Indexing In UCL
I’ve been thinking a little about how to support indexing in UCL, as in
getting elements from a list or keyed values from a map. There already
exists an index
builtin that does this, but I’m wondering if this can
be, or even should be, supported in the language itself.
I’ve reserved .
for this, and it’ll be relatively easy to make use
of it to get map fields. But I do have some concerns with supporting
list element dereferencing using square brackets. The big one being that
if I were to use square brackets the same way that many other languages
do, I suspect (although I haven’t confirmed) that it could lead to the
parser treating them as two separate list literals. This is because the
scanner ignores whitespace, and there’s no other syntactic indicators
to separate arguments to proc calls, like commas:
echo $x[4] --> echo $x [4]
echo [1 2 3][2] --> echo [1 2 3] [2]
So I’m not sure what to do here. I’d like to add support for .
for
map fields but it feels strange doing that just that and having nothing
for list elements.
I can think of three ways to address this.
Do Nothing — the first option is easy: don’t add any new syntax to
the language and just rely on the index
builtin. TCL does with
lindex, as does Lisp with nth, so I’ll be in good company
here.
Use Only The Dot — the second option is to add support for the dot
and not the square brackets. This is what the Go templating language
does for keys of maps or structs fields. They also have an index
builtin too, which will work with slice elements.
I’d probably do something similar but I may extend it to support index
elements.

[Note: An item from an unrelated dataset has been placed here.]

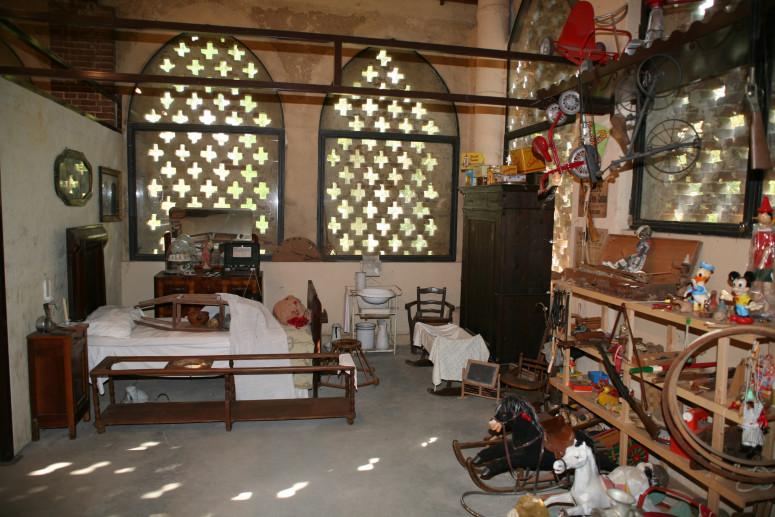 Museo, camera da letto contadina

Getting the value of a field would be what you’d expect, but
to get the element of a list, the construct .(x)
can be used:
echo $x.hello \# returns the "hello" field
echo $x.(4) \# returns the forth element of a list
One benefit of this could be that the .(x)
construct would itself be a
pipeline, meaning that string and calculated values could be used as
well:
echo $x.("hello")
echo $x.($key)
echo $x.([1 2 3] | len)
echo $x.("hello" | toUpper)
I can probably get away with supporting this without changing the scanner or compromising the language design too much. It would be nice to add support for ditching the dot completely when using the parenthesis, a.la. BASIC, but I’d probably run into the same issues as with the square brackets if I did, so I think that’s out.
Use Parenthesis To Be Explicit — the last option is to use square brackets, and modify the grammar slightly to only allow the use of suffix expansion within parenthesis. That way, if you’d want to pass a list element as an argument, you have to use parenthesis:
echo ($x[4]) \# forth element of $x
echo $x[4] \# $x, along with a list containing "4"
This is what you’d see in more functional languages like Elm and I think Haskell. I’ll have see whether this could work with changes to the scanner and parser if I were to go with this option. I think it may be achievable, although I’m not sure how.
An alternative way might be to go the other way, and modify the grammar rules so that the square brackets would bind closer to the list, which would mean that separate arguments involving square brackets would need to be in parenthesis:
echo $x[4] \# forth element of $x
echo $x ([4]) \# $x, along with a list containing "4"
Or I could modify the scanner to recognise whitespace characters and use that as a guide to determine whether square brackets following a value. At least one space means the square bracket represent a element suffix, and zero mean two separate values.
So that’s where I am at the moment. I guess it all comes down to what works best for the language as whole. I can live with option one but it would be nice to have the syntax. I rather not go with option three as I’d like to keep the parser simple (I rather not add to all the new-line complexities I’ve have already).
Option two would probably be the least compromising to the design as a whole, even if the aesthetics are a bit strange. I can probably get use to them though, and I do like the idea of index elements being pipelines themselves. I may give option two a try, and see how it goes.
Anyway, more on this later.